• Exercise aim:
Locate the line that contains "Viewing the captured". Print it and every subsequent line through the final line of the records, exactly and only those.

• Entries provided:
::::

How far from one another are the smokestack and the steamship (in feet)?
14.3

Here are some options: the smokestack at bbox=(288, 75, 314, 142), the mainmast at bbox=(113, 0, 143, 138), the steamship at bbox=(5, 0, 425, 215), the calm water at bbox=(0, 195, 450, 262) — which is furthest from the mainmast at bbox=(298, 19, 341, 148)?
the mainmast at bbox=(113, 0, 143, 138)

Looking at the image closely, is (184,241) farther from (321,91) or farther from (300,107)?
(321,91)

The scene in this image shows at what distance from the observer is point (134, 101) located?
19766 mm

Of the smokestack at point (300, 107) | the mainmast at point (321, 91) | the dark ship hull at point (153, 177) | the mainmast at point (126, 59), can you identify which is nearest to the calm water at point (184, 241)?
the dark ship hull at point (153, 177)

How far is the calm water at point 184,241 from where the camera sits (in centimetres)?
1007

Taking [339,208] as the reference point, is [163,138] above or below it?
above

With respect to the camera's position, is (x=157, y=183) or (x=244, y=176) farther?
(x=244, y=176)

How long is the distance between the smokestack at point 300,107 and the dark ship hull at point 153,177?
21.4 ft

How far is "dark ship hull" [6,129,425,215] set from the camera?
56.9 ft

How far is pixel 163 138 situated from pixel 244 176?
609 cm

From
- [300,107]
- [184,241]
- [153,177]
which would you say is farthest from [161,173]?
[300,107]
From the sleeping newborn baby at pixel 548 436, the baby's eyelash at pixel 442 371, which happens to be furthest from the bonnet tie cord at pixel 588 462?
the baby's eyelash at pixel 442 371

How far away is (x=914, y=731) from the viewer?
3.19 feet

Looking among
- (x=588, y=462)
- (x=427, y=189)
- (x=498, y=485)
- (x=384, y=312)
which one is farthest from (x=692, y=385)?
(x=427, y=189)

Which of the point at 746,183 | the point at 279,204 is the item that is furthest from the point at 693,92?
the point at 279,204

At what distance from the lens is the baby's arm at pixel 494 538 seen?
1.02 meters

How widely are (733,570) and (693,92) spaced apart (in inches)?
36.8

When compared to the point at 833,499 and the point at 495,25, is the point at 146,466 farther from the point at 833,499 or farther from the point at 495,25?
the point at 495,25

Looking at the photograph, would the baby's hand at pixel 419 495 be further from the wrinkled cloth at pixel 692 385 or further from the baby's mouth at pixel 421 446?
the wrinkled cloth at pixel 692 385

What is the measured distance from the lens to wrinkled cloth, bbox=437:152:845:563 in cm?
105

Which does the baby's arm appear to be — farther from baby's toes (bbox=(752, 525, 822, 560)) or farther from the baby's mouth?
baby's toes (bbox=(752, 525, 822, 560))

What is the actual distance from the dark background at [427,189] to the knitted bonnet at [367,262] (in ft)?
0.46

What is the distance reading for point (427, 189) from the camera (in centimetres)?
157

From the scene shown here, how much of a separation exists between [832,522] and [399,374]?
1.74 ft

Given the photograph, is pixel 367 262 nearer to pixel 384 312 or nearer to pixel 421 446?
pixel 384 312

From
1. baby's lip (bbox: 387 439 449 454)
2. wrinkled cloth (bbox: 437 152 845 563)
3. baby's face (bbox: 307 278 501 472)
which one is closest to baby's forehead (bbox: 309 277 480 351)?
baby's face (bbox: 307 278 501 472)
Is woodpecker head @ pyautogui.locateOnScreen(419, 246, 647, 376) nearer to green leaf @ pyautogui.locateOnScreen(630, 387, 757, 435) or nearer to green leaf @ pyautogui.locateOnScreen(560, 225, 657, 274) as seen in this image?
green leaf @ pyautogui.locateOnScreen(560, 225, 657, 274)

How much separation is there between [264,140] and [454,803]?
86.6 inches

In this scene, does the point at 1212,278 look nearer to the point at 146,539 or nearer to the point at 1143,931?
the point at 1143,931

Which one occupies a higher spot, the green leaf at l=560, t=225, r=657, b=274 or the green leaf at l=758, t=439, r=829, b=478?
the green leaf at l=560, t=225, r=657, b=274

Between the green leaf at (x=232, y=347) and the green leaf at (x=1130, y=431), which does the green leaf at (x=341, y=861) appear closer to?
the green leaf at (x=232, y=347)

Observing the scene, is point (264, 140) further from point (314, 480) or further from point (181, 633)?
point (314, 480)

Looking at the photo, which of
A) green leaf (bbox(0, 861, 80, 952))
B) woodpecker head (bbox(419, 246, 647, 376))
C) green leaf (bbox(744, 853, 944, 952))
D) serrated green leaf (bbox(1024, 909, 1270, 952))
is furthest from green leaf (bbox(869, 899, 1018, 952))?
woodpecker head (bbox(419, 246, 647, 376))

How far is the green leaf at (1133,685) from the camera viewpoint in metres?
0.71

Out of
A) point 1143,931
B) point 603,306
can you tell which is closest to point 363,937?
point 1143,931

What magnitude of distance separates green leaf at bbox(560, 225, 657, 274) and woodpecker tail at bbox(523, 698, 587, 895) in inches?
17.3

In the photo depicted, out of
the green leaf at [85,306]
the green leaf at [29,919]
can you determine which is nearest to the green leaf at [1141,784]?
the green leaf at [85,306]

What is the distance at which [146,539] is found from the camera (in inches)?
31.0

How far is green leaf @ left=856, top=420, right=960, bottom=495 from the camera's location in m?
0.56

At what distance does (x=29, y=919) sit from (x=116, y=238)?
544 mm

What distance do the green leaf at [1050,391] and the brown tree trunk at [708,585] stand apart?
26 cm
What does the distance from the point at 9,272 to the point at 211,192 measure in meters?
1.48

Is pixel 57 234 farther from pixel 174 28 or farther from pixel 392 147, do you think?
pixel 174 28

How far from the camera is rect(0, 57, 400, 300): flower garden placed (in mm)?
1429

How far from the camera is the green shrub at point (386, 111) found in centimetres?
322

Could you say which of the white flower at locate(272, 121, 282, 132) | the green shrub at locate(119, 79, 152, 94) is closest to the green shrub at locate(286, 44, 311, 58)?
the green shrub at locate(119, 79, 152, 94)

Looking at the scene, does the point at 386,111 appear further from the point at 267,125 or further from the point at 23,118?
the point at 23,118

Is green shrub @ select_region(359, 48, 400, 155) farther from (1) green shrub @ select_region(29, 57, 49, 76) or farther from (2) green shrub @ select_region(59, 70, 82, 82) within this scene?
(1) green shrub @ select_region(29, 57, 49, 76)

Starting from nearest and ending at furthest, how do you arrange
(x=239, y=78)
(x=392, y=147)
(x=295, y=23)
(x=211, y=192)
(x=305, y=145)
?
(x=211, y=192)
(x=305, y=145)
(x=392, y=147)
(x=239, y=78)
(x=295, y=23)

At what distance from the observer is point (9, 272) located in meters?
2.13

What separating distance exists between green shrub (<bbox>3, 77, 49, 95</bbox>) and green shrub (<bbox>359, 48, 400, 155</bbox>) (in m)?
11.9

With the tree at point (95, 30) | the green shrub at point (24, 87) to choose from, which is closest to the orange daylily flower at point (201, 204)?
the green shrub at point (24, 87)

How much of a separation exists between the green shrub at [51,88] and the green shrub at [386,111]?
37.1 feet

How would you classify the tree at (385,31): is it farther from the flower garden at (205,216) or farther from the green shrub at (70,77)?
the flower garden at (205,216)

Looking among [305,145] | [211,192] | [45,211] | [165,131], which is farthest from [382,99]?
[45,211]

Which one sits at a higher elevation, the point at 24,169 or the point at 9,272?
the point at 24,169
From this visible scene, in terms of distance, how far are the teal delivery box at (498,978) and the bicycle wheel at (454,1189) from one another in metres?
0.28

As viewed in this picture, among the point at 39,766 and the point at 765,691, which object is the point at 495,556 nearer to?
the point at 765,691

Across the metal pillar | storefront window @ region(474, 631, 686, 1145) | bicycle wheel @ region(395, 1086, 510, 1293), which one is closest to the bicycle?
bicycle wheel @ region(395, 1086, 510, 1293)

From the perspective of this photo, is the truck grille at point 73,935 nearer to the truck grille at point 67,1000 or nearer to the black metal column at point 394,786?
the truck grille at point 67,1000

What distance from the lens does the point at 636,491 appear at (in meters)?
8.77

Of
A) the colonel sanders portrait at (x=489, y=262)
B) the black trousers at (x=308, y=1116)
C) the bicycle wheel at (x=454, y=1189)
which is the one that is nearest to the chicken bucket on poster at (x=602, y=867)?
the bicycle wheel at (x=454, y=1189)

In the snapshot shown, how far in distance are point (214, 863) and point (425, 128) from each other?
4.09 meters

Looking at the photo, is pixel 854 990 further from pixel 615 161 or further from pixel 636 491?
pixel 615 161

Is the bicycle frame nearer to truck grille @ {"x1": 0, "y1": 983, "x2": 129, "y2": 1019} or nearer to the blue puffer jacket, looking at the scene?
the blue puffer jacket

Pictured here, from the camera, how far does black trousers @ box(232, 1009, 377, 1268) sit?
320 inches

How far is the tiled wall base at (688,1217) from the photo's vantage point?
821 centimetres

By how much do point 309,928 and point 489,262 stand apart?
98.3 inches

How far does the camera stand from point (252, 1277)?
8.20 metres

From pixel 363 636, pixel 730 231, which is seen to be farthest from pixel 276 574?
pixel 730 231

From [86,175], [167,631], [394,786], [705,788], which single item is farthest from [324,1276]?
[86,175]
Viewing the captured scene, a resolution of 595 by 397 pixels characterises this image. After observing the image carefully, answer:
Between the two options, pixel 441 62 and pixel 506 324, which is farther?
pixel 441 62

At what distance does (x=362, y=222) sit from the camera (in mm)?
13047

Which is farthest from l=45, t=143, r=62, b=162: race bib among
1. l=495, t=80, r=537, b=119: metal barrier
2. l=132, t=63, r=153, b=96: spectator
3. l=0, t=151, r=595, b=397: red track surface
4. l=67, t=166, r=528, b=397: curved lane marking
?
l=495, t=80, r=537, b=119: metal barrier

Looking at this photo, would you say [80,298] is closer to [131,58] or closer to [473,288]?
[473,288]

::::

• Finished answer:
Viewing the captured scene, a resolution of 595 by 397 pixels characterises this image. After observing the image carefully, answer:
Between the two options, pixel 441 62 and pixel 506 324, which is farther?
pixel 441 62

At what distance does (x=362, y=222) sit from the camera (in mm)?
13047

Which is farthest from l=45, t=143, r=62, b=162: race bib among
1. l=495, t=80, r=537, b=119: metal barrier
2. l=132, t=63, r=153, b=96: spectator
3. l=0, t=151, r=595, b=397: red track surface
4. l=67, t=166, r=528, b=397: curved lane marking
?
l=495, t=80, r=537, b=119: metal barrier

Looking at this photo, would you say [80,298] is closer to [131,58] or closer to [473,288]?
[473,288]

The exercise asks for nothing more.